Breng in een wijde pan 2 liter water en 2 dl droge witte wijn samen met het wit van 1 prei in ringetjes, 2 takjes peterselie, 2 takjes selderij en zout tot tegen de kook aan.
Laat 4 forellen à 200 g voorzichtig in het bijna kokende pocheervocht glijden.
Pocheer ze in ca. 8 minuten op een laag vuur gaar.*
Maak intussen een Hollandse saus door in een kom 2 eidooiers samen met 2 eetlepels water, een snufje zout en peper romig te kloppen.
Zet de kom op een pan met warm water (au bain marie) en houd deze warm. Verdeel 200 g margarine in klontjes en klop deze, een voor een, door het dooiermengsel. Blijf kloppen tot een romige gebonden saus ontstaat. Roer er nog 1 eetlepel citroensap, een klein snufje cayennepeper en zout naar smaak door.
Schep de forellen met een schuimspaan uit de pan en leg ze op een schone doek op een platte schaal.

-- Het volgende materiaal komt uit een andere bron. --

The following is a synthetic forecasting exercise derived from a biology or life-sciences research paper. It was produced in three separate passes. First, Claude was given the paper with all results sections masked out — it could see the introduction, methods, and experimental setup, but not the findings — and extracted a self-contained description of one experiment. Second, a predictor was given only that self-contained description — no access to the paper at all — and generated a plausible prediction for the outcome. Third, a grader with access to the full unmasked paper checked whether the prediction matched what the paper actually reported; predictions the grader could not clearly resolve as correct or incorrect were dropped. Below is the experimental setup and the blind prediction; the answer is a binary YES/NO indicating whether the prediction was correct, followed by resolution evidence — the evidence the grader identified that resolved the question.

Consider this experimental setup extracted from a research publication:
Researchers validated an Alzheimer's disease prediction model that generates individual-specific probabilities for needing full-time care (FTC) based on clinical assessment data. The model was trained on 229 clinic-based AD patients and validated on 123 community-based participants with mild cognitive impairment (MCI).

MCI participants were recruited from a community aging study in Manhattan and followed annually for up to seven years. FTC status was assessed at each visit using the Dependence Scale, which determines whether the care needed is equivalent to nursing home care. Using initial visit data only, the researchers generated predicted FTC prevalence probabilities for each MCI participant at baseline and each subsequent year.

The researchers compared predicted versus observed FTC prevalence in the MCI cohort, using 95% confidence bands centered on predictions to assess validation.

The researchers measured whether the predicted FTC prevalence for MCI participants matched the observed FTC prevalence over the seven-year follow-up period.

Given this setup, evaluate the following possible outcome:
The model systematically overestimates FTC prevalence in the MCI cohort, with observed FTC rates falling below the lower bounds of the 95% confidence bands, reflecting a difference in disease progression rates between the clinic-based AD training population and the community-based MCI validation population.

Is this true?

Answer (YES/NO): NO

Garneer de vis met 1 citroen in schijfjes en 1 takje citroenmelisse en serveer de saus apart.
* BLAUWGEKOOKTE FOREL: verwarm 2 dl natuurazijn en giet dit in een diep bord. Haal er heel verse forellen met een onbeschadigde slijmlaag voorzichtig door en pocheer ze vervolgens gaar en blauw.